STATED TASK> Can you rewrite all of the material below, replacing "cabinet door" with "cupboard door" everywhere and changing nothing else? Leave the pictures out of your answer.

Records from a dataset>
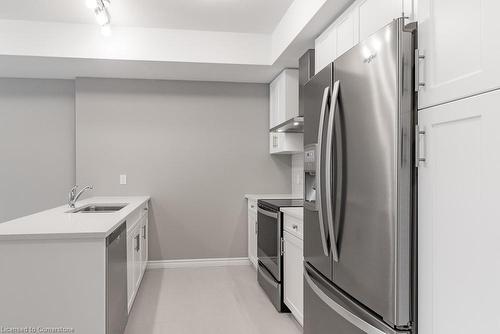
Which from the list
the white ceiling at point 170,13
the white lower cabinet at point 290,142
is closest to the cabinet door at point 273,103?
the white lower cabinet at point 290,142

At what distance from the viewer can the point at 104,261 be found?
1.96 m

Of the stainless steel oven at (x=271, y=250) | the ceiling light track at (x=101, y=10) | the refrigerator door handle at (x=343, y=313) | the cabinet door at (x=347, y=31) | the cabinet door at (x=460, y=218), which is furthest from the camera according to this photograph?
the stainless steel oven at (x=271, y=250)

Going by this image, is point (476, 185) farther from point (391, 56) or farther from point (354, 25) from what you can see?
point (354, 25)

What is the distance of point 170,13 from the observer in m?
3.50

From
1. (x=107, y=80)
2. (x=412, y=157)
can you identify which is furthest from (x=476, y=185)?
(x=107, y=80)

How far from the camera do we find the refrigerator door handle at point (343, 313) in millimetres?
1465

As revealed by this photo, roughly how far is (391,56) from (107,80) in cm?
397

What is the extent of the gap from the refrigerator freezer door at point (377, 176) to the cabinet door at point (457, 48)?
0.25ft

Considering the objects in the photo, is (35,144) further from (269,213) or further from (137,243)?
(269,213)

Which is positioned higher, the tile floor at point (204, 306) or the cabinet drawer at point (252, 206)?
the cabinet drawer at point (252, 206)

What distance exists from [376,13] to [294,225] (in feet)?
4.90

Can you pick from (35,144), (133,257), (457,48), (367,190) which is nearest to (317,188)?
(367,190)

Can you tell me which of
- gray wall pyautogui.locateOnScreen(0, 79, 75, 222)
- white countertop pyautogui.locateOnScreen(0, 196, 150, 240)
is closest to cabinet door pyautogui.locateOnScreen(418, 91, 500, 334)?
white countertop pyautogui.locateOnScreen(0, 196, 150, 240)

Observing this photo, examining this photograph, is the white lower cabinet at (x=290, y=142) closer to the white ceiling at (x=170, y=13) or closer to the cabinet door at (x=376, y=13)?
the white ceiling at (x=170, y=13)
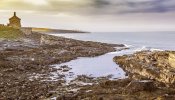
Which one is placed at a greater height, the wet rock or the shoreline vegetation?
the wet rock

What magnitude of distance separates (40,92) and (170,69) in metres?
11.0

ANSWER FOR THIS EXERCISE>
Which from the list
the white ceiling at point 170,13
the white lower cabinet at point 290,142
is closest to the cupboard door at point 273,103?
the white lower cabinet at point 290,142

At what distance from the viewer can the point at 104,261 be found?
1.96 m

Of the stainless steel oven at (x=271, y=250) | the ceiling light track at (x=101, y=10) | the refrigerator door handle at (x=343, y=313) | the cupboard door at (x=347, y=31) | the cupboard door at (x=460, y=218), which is furthest from the camera according to this photograph?
the stainless steel oven at (x=271, y=250)

Going by this image, is point (476, 185) farther from point (391, 56) or farther from point (354, 25) from what you can see?
point (354, 25)

What is the distance of point 170,13 from the observer in m?
3.50

From
1. (x=107, y=80)
2. (x=412, y=157)
can you identify which is furthest from (x=476, y=185)?
(x=107, y=80)

How far from the camera do we find the refrigerator door handle at point (343, 313) in millimetres?
1465

As revealed by this photo, roughly how far is (391,56) from (107,80) in cm?
397

What is the extent of the gap from the refrigerator freezer door at point (377, 176) to the cupboard door at point (457, 48)?
0.25ft

Considering the objects in the photo, is (35,144) further from (269,213) or further from (137,243)?
(269,213)

Which is positioned higher, the tile floor at point (204, 306) or the cabinet drawer at point (252, 206)?
the cabinet drawer at point (252, 206)

What distance exists from [376,13] to [294,225] (in feet)?
4.90

Can you pick from (35,144), (133,257), (457,48), (367,190) which is nearest to (317,188)?
(367,190)

Can you tell me which of
- gray wall pyautogui.locateOnScreen(0, 79, 75, 222)
- white countertop pyautogui.locateOnScreen(0, 196, 150, 240)
is closest to cupboard door pyautogui.locateOnScreen(418, 91, 500, 334)?
white countertop pyautogui.locateOnScreen(0, 196, 150, 240)

Observing this photo, examining this photograph, is the white lower cabinet at (x=290, y=142) closer to the white ceiling at (x=170, y=13) or closer to the cupboard door at (x=376, y=13)?
the white ceiling at (x=170, y=13)
Which one is placed at a greater height, the wet rock or the shoreline vegetation?
the wet rock

What magnitude of distance separates (40,92) and (170,69) in metres?
11.0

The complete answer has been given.